TASK DIRECTIONS -
Your output should be the complete listing, word for word, with no pictures in it.

MATERIAL SHOWN -
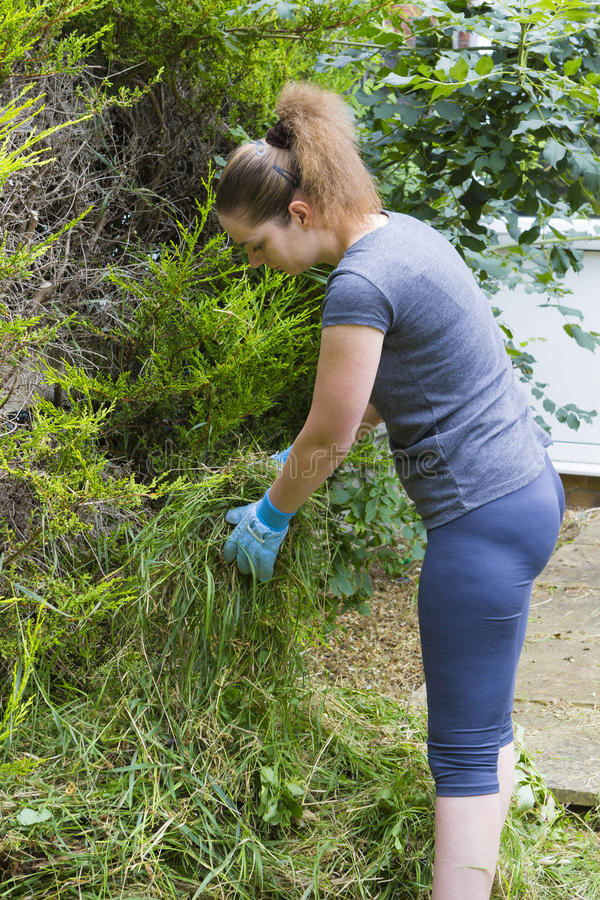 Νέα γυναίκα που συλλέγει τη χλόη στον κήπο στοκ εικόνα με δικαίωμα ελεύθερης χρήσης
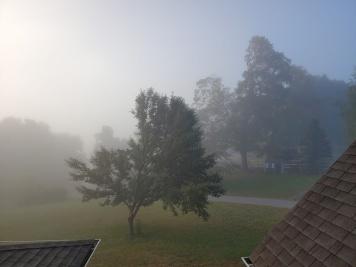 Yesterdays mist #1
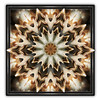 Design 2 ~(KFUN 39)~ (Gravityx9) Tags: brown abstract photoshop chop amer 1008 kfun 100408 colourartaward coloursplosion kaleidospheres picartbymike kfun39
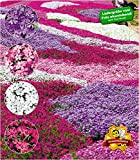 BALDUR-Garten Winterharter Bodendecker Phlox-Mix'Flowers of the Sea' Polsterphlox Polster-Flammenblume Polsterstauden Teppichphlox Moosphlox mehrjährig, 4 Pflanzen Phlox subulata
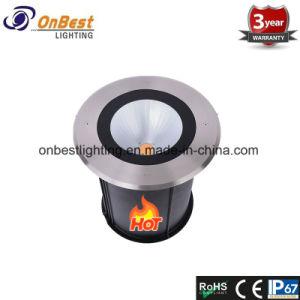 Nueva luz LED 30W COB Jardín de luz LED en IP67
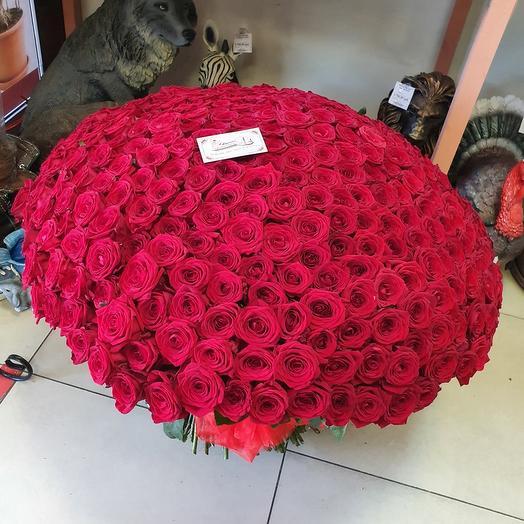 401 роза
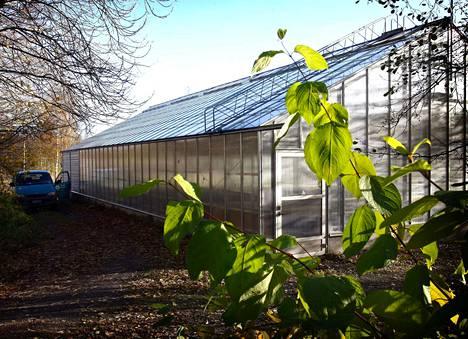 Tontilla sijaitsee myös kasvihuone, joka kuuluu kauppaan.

ANSWER BOX -
 Νέα γυναίκα που συλλέγει τη χλόη στον κήπο στοκ εικόνα με δικαίωμα ελεύθερης χρήσης
 Yesterdays mist #1
 Design 2 ~(KFUN 39)~ (Gravityx9) Tags: brown abstract photoshop chop amer 1008 kfun 100408 colourartaward coloursplosion kaleidospheres picartbymike kfun39
 BALDUR-Garten Winterharter Bodendecker Phlox-Mix'Flowers of the Sea' Polsterphlox Polster-Flammenblume Polsterstauden Teppichphlox Moosphlox mehrjährig, 4 Pflanzen Phlox subulata
 Nueva luz LED 30W COB Jardín de luz LED en IP67
 401 роза
 Tontilla sijaitsee myös kasvihuone, joka kuuluu kauppaan.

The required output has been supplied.